Pendant que les pères ou les maris étaient partis dans les champs ou à la guerre, la gestion de la maison était entièrement sous la responsabilité des mères et des femmes. L'éducation des enfants était entre leurs mains, et jusqu'à leur protection. A l'origine, les exercices militaires qu'on faisait faire aux femmes, devaient leur permettre de diriger et de suivre avec pertinence l'éducation de leurs enfants.

La conception de l'union par le mariage va plus loin à certains égards, que la conception chrétienne : "l'homme et la femme ne feront qu'un". Il est tout à fait irrationnel, pour un japonais, d'entendre un homme ou une femme parler à quelqu'un de l'autre moitié de lui-même et d'annoncer que cette autre moitié de lui (meilleure ou pire que la première) est belle, intelligente, généreuse ou je ne sais quoi d'autre encore. Vanter sa femme est comme vanter une partie de soi même, et la louange de soi est considérée chez les Japonais comme de très mauvais goût, pour ne pas dire d'avantage.

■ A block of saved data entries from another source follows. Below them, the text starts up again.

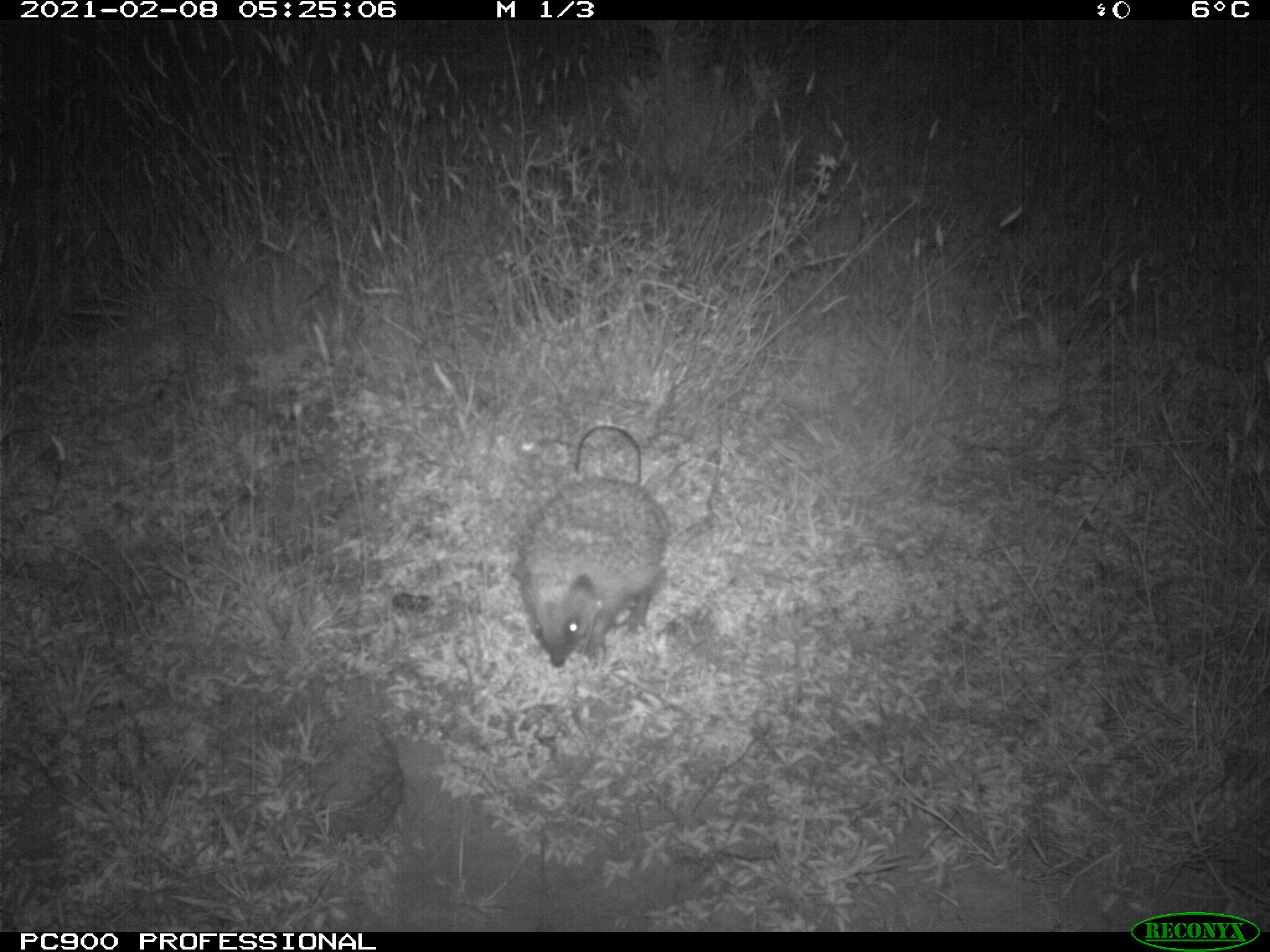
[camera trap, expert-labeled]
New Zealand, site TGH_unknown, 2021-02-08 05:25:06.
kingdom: Animalia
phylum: Chordata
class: Mammalia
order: Eulipotyphla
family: Erinaceidae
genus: Erinaceus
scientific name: Erinaceus europaeus europaeus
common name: european hedgehog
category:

Dans l'éthique martiale du BUSHIDO, la ligne de partage entre le bien et le mal se situe ailleurs. Elle se fait sur la question du devoir qui lie l'homme à son essence divine ainsi qu'aux autres hommes par l'un des cinq types de relations. Parmi ces relations figure la loyauté; c'est à dire la relation entre deux hommes, l'un vassal et l'autre seigneur. 

Il n'est pas surprenant que les vertus et les enseignements des préceptes de la chevalerie ne soient pas restés propres à la classe militaire. Il faut donc considérer l'influence du BUSHIDO sur l'ensemble de la nation.

Ce que le japon était, il le devait aux samouraïs. Ils étaient la fleur de la nation, mais ils en étaient aussi les racines. Toutes les qualités bienveillantes du ciel coulaient en eux. Quoiqu'ils se gardèrent bien de se rapprocher socialement du reste du peuple, ils personnifiaient l'idéal moral et guidaient par l'exemple.

Le japon intellectuel et moral était directement ou indirectement l'œuvre du BUSHIDO.

L'esprit du BUSHIDO s'est écoulé de la classe sociale d'où il était originaire vers les classes inférieures, et joua le rôle d'un levain pour les masses, fournissant une morale à toute la population. Les préceptes de la chevalerie, conçus d'abord pour la gloire de l'élite, devinrent avec le temps une inspiration et une aspiration pour la nation tout entière; et bien que la populace ne puisse atteindre la hauteur morale de ces âmes nobles, "l'esprit du japon", en vint à exprimer l'esprit du peuple de l'île.